— begin Reading text —

So if you’re thinking about your concept, if you’re in a frozen dessert brand and there’s been a trend that affects your brand, or if you’re a specialty coffee shop, or you want to talk about the number of square feet that an office cleaning business has potential to do, there’s a lot of ways to use numbers and stats to create something interesting and visual that will stop people and get them to pay attention to you.

Same with podcasts. On Facebook and LinkedIn and Instagram where we spend a lot less time thinking about traditional engagement, things like likes and comments and posts and members and shares on Facebook, and we think of more of those platforms as an advertising channel, so we do a lot of marketing around using things as ads, Facebook ads, LinkedIn ads, email ads, Instagram ads. And we create visual content that would stand on its own and be interesting to look at, but also is tied more towards the type of targeting that we’re running, and we use the creative to really target people and get them to concentrate on a specific franchise opportunity.

— end Reading text —

Stated problem – In the marketing text, which platforms does the speaker treat more as an advertising channel than as places for traditional engagement?

— begin Listed records —

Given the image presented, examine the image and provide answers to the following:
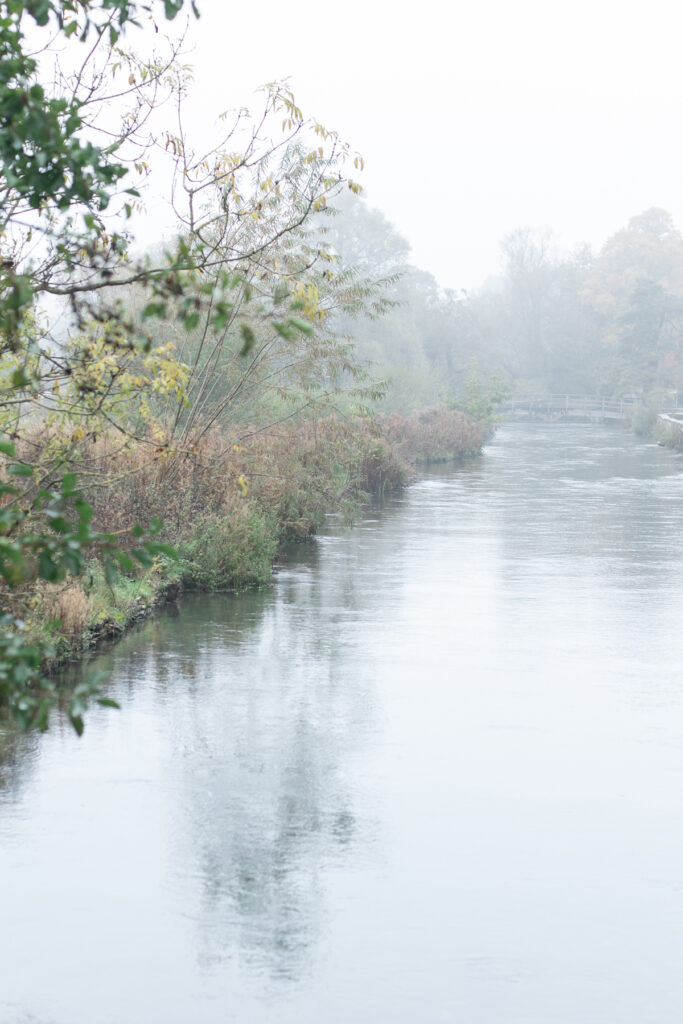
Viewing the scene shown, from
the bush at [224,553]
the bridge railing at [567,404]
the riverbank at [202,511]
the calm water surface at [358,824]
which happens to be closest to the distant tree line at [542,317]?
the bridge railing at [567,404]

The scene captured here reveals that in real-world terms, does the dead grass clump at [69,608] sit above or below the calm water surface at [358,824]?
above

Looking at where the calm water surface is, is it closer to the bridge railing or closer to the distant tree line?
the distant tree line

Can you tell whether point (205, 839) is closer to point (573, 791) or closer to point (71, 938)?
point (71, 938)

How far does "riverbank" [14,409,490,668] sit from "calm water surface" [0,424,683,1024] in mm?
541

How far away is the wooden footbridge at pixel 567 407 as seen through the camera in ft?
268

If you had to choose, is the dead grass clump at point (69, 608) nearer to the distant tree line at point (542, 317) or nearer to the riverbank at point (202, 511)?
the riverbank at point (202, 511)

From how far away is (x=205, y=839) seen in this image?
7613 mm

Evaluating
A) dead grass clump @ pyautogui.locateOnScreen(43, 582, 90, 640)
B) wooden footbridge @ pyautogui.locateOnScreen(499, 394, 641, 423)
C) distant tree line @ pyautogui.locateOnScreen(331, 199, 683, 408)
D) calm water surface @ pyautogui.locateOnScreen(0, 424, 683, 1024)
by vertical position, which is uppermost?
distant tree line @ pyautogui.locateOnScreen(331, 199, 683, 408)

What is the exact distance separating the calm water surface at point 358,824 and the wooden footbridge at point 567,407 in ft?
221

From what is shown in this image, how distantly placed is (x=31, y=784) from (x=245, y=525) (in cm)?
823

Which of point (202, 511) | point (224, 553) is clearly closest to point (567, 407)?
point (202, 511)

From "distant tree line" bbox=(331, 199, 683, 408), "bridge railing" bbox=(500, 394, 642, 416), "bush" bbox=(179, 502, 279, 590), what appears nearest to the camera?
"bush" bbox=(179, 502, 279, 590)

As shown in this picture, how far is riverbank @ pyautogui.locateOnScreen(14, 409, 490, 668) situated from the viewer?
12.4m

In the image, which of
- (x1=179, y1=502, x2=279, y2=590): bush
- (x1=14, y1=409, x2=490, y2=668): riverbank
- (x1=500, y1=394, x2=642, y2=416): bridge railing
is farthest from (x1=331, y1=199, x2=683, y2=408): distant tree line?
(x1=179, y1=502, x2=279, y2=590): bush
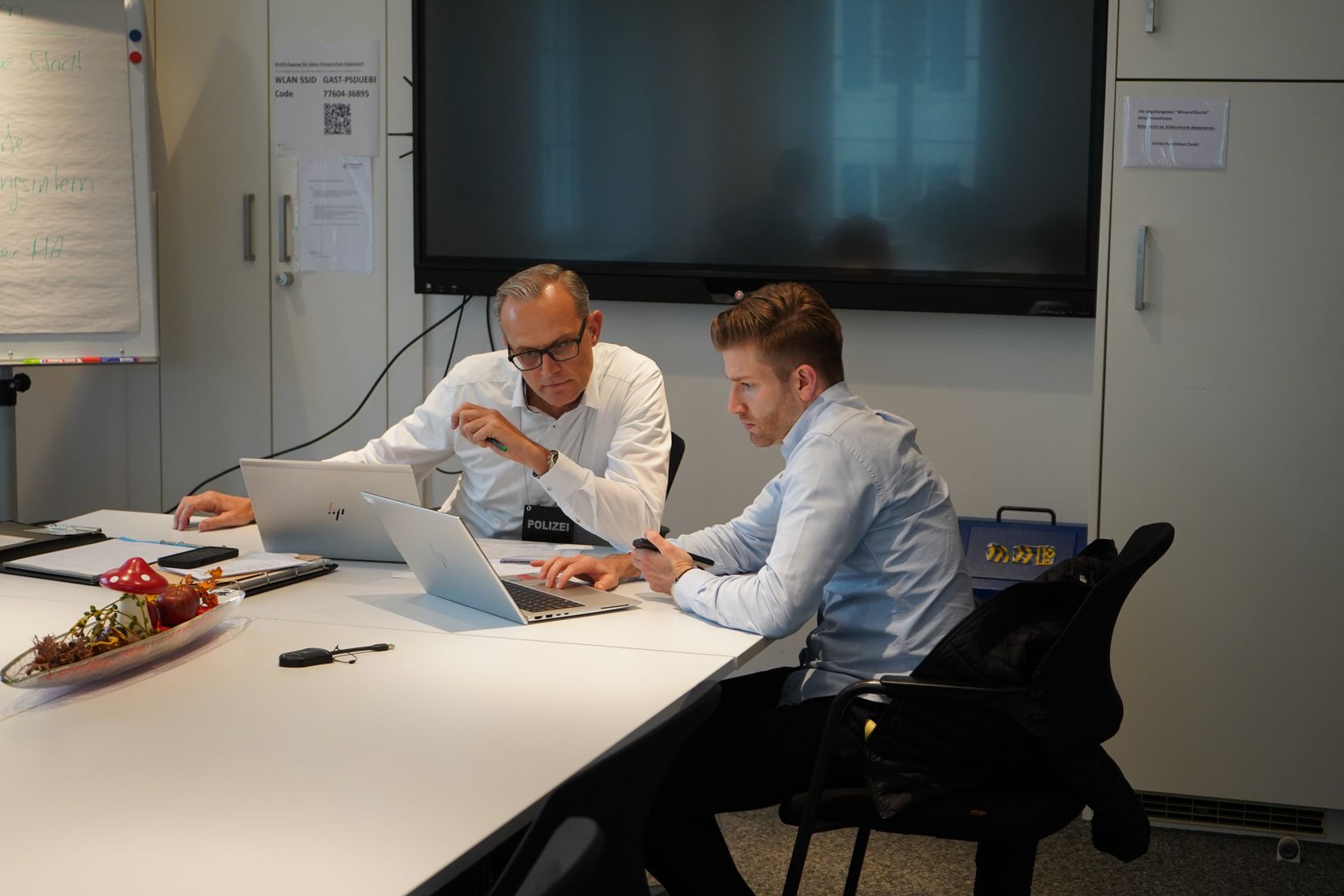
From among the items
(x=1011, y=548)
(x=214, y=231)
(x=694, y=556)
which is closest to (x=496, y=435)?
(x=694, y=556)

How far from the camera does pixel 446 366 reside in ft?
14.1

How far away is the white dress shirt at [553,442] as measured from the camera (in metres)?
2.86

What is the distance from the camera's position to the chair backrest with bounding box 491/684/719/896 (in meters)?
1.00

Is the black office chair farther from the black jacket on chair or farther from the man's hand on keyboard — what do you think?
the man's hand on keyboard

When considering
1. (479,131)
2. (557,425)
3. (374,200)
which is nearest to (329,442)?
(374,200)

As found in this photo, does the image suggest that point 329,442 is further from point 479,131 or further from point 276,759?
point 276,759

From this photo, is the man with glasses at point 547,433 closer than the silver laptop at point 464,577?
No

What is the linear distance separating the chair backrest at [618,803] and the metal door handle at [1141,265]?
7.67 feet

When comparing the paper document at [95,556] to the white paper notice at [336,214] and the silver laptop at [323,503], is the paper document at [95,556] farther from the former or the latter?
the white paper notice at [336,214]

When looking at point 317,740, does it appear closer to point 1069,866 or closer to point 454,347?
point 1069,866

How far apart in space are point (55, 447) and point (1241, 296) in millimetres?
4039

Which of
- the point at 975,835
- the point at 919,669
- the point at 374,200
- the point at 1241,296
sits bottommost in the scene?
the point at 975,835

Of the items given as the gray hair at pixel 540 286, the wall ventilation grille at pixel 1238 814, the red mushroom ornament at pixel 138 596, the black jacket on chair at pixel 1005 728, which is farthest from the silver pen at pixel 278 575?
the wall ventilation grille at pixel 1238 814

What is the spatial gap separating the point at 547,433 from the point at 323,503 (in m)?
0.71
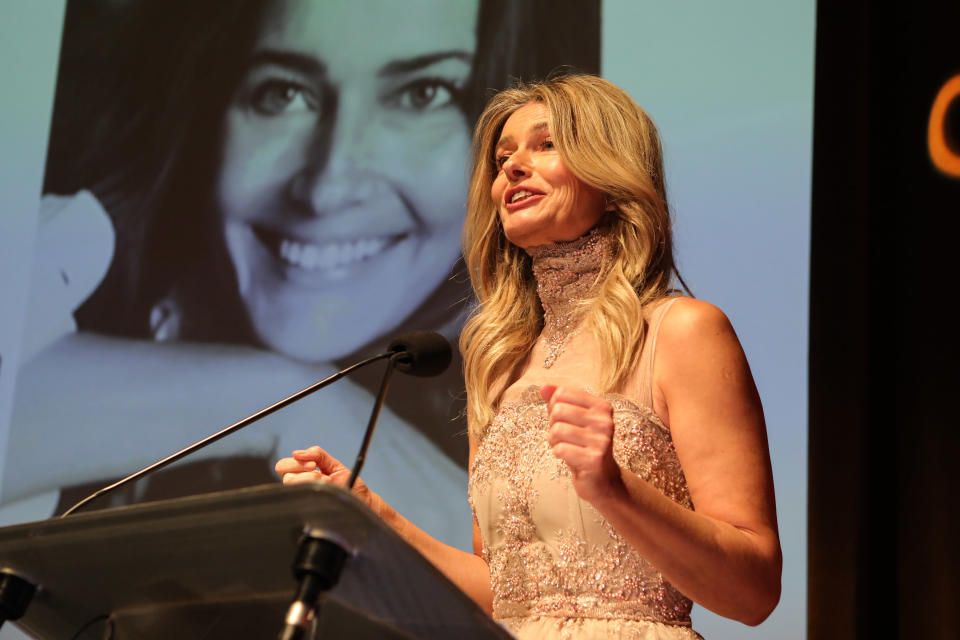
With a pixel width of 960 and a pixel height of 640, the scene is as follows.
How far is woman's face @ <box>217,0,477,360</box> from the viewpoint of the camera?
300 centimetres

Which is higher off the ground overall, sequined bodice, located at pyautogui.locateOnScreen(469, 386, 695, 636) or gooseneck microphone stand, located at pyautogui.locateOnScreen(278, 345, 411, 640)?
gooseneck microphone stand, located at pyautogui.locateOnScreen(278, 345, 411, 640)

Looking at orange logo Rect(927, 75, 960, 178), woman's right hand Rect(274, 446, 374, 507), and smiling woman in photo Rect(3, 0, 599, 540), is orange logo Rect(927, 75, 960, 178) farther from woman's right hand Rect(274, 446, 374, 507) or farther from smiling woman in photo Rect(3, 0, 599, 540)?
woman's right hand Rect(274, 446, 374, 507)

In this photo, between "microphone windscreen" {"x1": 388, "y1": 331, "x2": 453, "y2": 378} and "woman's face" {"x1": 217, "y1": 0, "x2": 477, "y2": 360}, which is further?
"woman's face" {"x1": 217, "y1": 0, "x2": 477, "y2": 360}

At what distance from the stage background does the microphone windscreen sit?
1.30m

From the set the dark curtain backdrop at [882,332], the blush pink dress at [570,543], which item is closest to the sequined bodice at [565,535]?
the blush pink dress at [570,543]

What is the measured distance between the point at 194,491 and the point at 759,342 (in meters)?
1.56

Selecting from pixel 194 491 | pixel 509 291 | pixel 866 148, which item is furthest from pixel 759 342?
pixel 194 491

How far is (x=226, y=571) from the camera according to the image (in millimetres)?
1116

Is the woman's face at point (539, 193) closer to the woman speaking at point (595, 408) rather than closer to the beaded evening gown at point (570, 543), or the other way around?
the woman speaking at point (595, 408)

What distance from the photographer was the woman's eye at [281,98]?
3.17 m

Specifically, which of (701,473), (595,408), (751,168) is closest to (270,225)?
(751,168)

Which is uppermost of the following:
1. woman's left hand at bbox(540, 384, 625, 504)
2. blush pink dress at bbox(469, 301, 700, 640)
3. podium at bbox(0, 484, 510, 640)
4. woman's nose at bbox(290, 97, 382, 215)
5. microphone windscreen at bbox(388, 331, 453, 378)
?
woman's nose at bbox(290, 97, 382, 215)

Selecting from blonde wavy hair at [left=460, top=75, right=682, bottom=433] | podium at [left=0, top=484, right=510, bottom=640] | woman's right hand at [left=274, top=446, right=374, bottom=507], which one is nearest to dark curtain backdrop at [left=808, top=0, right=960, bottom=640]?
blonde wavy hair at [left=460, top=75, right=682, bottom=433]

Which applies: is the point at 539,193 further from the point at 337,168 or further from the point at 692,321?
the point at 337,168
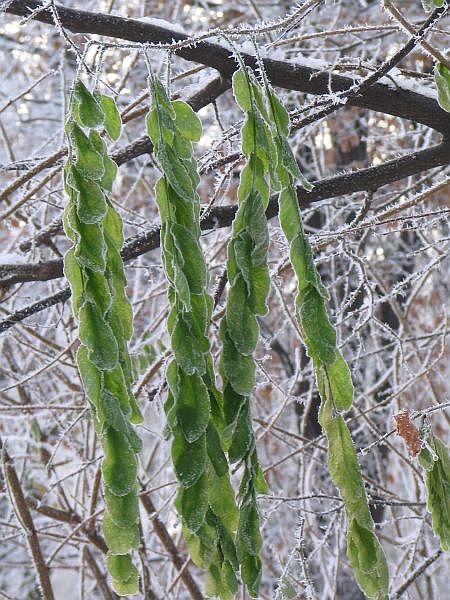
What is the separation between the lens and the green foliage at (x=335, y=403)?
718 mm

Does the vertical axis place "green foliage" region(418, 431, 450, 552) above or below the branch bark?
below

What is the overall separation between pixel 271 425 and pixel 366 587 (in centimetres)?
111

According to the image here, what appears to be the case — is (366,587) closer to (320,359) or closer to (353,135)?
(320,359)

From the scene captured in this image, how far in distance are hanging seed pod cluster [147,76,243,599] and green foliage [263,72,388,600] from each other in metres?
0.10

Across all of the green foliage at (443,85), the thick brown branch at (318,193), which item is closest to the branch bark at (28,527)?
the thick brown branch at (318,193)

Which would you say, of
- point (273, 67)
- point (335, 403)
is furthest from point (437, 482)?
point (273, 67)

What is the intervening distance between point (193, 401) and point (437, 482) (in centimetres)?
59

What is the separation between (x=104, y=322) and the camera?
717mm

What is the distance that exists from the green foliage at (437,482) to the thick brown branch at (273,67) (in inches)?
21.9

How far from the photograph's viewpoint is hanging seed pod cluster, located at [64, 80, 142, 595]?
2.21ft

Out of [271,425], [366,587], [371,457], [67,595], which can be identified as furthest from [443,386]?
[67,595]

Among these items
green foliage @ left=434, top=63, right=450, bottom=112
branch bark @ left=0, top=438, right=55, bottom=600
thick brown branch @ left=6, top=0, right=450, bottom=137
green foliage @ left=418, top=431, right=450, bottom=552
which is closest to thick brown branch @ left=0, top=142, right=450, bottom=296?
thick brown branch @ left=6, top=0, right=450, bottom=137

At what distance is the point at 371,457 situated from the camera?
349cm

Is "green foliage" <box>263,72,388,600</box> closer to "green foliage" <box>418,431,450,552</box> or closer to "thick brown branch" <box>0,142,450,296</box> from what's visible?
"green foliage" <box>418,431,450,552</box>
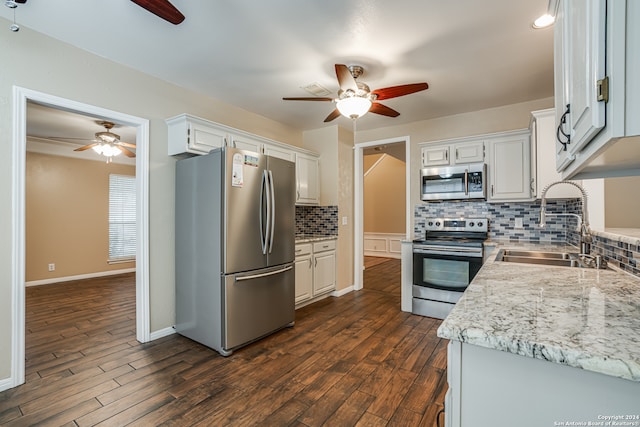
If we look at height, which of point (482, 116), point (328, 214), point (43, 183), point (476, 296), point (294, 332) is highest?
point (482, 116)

— end Listed records —

Response – Facebook, LinkedIn and Instagram.